Because of this enforced change to my accommodation, the walks I had planned had been rendered obsolete (at least for this trip). The problem was, I now had to decide what walk to do and I’d poured over my map the night before in the common room of Honister Hause Youth Hostel where I’d ended up.

 

Not that being at Honister Hause Y.H. was a problem, in fact I really like the hostel with it’s superb setting, good food and friendly staff & fellow guests (oh and no stairs to climb to the dorm’!). All in all, it felt homely and to my mind just like a traditional youth hostel should …. No, the problem was deciding what kind of walk suited me, especially as I hadn’t moved particularly quickly on the previous two days. My preference would be to:-

 

 

 

  1. Not move the car,
  2. Stay on high ground for as long as possible during the day,
  3. Do a circular route,
  4. Get a decent day of weather (out of my control unfortunately).

Leaving the car where it was, was easy, the warden at the hostel had said I could leave my car where it was, for free, just outside the building and off the road in the very small YHA parking area … what a nice chap! … However, a circular route from here would have meant dropping quite significant heights before rising back up to Honister Pass in the afternoon.

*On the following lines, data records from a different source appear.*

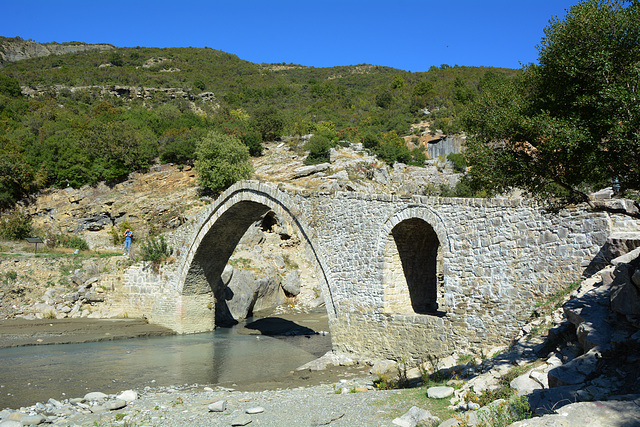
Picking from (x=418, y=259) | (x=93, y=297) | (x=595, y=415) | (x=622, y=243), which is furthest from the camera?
(x=93, y=297)

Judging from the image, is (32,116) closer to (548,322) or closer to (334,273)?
(334,273)

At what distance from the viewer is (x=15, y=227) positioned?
2255 centimetres

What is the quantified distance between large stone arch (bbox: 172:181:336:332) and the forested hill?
525 inches

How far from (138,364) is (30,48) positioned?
73.0 metres

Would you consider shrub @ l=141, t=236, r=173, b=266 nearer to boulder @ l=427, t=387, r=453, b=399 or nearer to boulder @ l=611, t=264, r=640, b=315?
boulder @ l=427, t=387, r=453, b=399

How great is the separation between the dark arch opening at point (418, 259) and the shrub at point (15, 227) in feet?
67.8

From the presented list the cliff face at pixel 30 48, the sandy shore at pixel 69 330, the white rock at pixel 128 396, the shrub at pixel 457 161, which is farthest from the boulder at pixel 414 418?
the cliff face at pixel 30 48

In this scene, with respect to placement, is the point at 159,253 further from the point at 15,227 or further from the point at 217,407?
the point at 217,407

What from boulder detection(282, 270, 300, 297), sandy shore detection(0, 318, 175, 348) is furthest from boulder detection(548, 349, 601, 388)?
boulder detection(282, 270, 300, 297)

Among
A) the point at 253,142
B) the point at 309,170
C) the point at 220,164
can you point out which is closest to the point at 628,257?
the point at 309,170

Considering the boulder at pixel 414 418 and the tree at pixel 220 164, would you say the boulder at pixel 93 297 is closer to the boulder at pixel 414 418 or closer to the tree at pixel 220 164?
the tree at pixel 220 164

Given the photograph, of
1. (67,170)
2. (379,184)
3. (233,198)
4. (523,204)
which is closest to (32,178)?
(67,170)

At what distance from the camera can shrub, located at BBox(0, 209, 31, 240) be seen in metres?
22.3

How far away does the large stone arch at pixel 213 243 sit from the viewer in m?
14.7
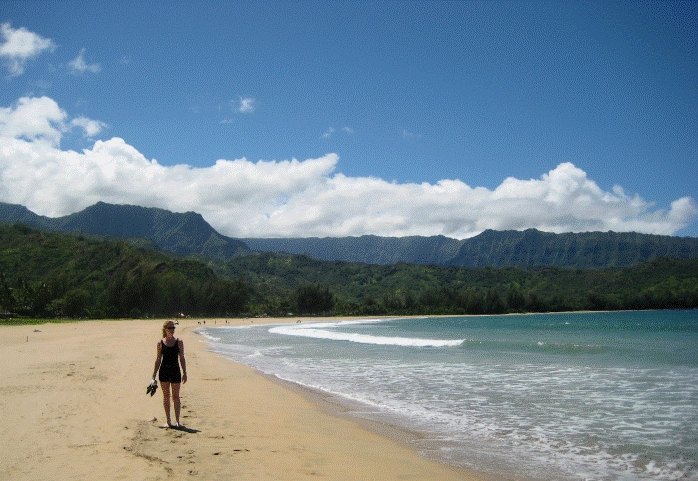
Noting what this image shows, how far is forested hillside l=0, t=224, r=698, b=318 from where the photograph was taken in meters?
87.2

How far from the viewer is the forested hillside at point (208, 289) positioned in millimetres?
87250

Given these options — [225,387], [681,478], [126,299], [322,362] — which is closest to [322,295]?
[126,299]

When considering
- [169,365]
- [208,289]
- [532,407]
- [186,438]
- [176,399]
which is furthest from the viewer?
[208,289]

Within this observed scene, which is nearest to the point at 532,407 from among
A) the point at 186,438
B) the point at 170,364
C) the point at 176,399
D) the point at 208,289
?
the point at 186,438

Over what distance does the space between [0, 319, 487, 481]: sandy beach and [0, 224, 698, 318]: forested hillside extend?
72.5 meters

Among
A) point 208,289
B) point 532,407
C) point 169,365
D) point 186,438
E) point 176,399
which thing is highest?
point 169,365

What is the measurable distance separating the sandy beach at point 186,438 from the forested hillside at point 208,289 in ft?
238

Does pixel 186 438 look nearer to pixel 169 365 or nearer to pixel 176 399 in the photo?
pixel 176 399

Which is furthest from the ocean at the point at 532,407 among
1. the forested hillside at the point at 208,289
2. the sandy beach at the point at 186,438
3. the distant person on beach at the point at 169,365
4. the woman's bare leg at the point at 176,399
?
the forested hillside at the point at 208,289

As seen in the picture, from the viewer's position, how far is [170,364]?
9422 mm

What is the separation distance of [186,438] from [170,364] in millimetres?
1521

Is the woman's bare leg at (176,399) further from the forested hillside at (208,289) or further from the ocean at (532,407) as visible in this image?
the forested hillside at (208,289)

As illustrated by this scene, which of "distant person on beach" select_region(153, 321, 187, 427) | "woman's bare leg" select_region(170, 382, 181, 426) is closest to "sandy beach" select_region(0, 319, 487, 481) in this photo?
"woman's bare leg" select_region(170, 382, 181, 426)

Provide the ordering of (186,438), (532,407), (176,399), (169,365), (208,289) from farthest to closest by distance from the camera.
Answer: (208,289) < (532,407) < (169,365) < (176,399) < (186,438)
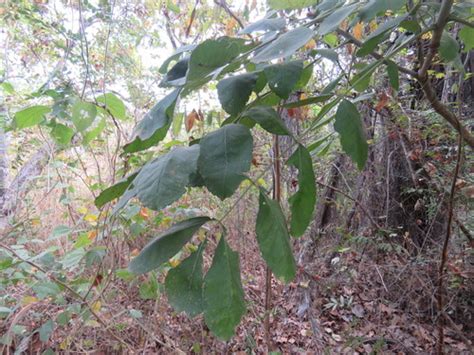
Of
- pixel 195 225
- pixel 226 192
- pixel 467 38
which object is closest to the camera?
pixel 226 192

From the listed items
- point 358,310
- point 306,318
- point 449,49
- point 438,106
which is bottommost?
point 358,310

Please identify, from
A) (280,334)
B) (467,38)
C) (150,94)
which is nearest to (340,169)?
(280,334)

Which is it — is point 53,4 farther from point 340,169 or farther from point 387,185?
point 387,185

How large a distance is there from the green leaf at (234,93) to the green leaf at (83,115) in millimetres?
605

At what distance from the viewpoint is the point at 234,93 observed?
47 centimetres

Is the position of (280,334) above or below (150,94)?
below

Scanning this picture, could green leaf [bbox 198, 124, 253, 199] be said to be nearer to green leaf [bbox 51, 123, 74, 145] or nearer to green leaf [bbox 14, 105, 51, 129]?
green leaf [bbox 14, 105, 51, 129]

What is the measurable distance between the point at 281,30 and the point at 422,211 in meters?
2.18

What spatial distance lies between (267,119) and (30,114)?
29.3 inches

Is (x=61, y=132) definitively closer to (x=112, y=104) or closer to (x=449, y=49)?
(x=112, y=104)

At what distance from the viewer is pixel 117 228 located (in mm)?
1548

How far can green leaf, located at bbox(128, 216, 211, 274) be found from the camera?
0.46 metres

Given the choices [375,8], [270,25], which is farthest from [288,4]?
[375,8]

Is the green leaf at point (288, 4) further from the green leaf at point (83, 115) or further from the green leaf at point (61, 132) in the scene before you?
the green leaf at point (61, 132)
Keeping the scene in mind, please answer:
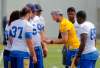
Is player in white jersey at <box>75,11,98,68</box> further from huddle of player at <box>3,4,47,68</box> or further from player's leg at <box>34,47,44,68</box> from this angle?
player's leg at <box>34,47,44,68</box>

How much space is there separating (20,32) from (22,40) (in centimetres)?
17

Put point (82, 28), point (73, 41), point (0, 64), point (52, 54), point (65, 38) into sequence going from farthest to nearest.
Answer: point (52, 54) → point (0, 64) → point (73, 41) → point (65, 38) → point (82, 28)

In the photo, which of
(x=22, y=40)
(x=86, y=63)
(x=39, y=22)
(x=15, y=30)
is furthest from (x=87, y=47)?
(x=39, y=22)

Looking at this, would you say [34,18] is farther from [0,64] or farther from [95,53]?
[0,64]

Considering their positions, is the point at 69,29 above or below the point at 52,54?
above

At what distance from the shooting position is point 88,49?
10617 millimetres

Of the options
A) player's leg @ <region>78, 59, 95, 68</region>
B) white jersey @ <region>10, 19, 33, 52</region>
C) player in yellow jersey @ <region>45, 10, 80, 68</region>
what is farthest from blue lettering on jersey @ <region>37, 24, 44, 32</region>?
player's leg @ <region>78, 59, 95, 68</region>

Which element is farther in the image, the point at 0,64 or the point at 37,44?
the point at 0,64

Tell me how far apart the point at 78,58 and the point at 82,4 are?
24210 millimetres

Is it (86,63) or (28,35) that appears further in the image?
(86,63)

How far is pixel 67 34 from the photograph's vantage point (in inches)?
460

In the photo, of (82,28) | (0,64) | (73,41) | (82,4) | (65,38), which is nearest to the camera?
(82,28)

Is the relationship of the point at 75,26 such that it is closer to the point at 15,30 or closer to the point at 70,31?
the point at 70,31

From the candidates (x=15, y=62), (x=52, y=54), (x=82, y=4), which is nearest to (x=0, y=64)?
(x=52, y=54)
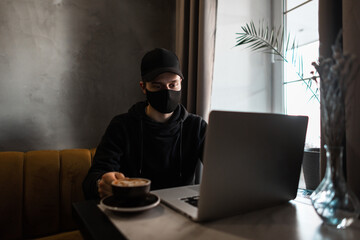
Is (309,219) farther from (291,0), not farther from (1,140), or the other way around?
(1,140)

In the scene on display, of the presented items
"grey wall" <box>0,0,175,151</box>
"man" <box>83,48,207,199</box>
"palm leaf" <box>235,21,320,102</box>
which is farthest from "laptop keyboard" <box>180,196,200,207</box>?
"grey wall" <box>0,0,175,151</box>

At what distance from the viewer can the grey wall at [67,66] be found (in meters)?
1.49

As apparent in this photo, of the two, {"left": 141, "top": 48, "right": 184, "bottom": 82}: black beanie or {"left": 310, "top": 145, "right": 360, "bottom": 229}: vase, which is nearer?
{"left": 310, "top": 145, "right": 360, "bottom": 229}: vase

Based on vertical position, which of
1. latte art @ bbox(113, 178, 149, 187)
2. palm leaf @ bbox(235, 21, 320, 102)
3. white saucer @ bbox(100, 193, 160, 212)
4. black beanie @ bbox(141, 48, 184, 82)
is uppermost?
palm leaf @ bbox(235, 21, 320, 102)

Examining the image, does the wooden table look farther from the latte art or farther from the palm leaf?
the palm leaf

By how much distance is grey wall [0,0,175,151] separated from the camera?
1.49 m

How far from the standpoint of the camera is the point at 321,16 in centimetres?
91

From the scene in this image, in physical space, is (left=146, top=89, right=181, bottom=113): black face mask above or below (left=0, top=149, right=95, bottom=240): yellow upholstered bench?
above

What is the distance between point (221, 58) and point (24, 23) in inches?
51.0

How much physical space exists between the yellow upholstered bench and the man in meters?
0.29

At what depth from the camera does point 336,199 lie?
54 cm

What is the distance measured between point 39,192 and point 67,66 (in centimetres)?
84

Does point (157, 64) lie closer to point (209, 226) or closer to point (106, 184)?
point (106, 184)

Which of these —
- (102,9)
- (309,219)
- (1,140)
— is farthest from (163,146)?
(102,9)
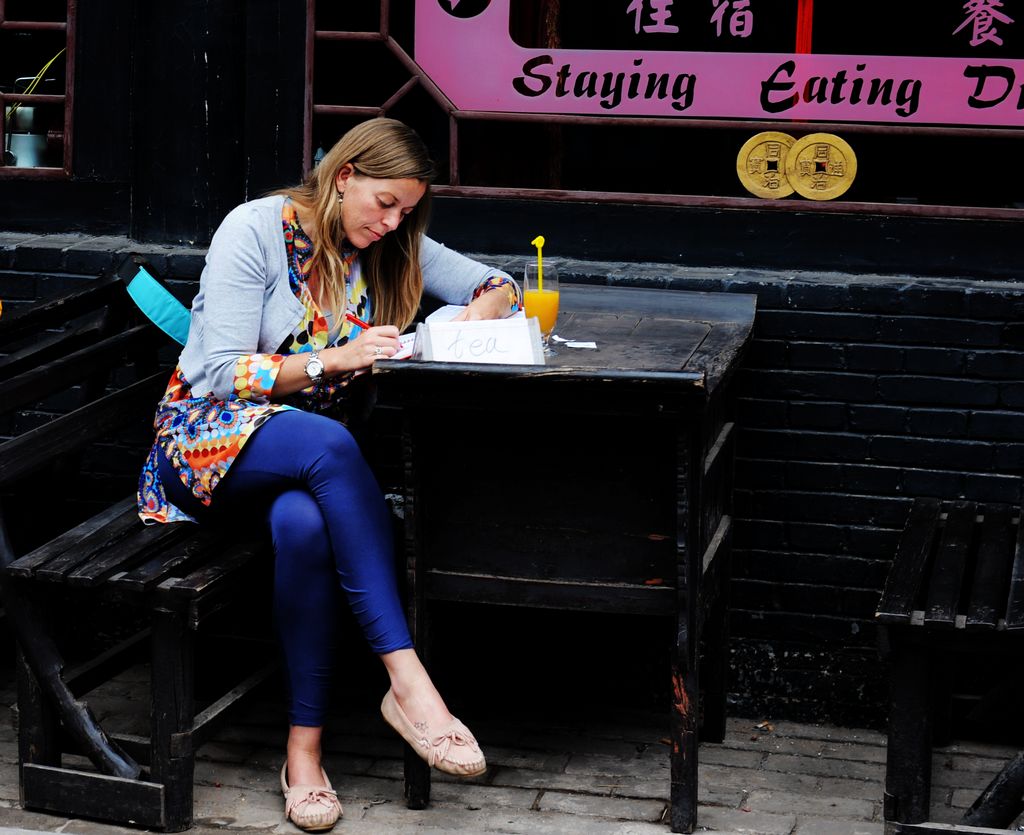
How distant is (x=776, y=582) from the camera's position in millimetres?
4348

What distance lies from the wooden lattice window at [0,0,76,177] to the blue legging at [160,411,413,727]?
58.1 inches

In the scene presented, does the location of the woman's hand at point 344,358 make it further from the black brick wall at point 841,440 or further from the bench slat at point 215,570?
the black brick wall at point 841,440

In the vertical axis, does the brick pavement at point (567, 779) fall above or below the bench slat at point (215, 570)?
below

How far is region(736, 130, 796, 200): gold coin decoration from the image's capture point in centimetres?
422

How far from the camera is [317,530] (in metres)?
3.58

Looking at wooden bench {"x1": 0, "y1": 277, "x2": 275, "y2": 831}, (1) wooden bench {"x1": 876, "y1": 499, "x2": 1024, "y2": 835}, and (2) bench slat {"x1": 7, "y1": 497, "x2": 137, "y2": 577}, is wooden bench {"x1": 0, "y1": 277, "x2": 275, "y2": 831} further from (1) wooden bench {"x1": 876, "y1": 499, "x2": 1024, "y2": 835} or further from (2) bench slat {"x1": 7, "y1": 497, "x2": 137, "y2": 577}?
(1) wooden bench {"x1": 876, "y1": 499, "x2": 1024, "y2": 835}

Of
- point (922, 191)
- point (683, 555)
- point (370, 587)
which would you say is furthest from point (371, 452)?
point (922, 191)

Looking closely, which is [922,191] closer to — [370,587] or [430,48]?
[430,48]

I decided against this, as, doubting my fitness levels, I didn’t fancy a stiff climb at the end of the day. Also, I really didn’t want to start the day in the car, because any driving (down towards Buttermere or down towards Borrowdale) would loose all the height I had, already being at the top of Honister pass.

In the end, I decided to stay high and do a short walk, taking in four named tops (and NO, I’m not going to call them Wainwright’s!, they were named long before he’d mapped them in his guides, and I especially dislike the recent apparent Wainwright-isation of everything to do with walking in the Lake-District!). The main goal, weather permitting, was to be Great Gable via Grey Knotts, Brandreth and Green Gable. The forecast was mixed but a little more favourable than the previous two days and my hope was for the cloud base to be high and broken enough to give some decent views. Very unusually, I decided on the same route out and return, in fact pretty much a straight line there and back, with just a bit of a dogs leg in the general direction. I took a gamble – shorts were to be worn to give my legs an airing and I hoped any fellow walkers would have sun-glasses to protect themselves from the glare.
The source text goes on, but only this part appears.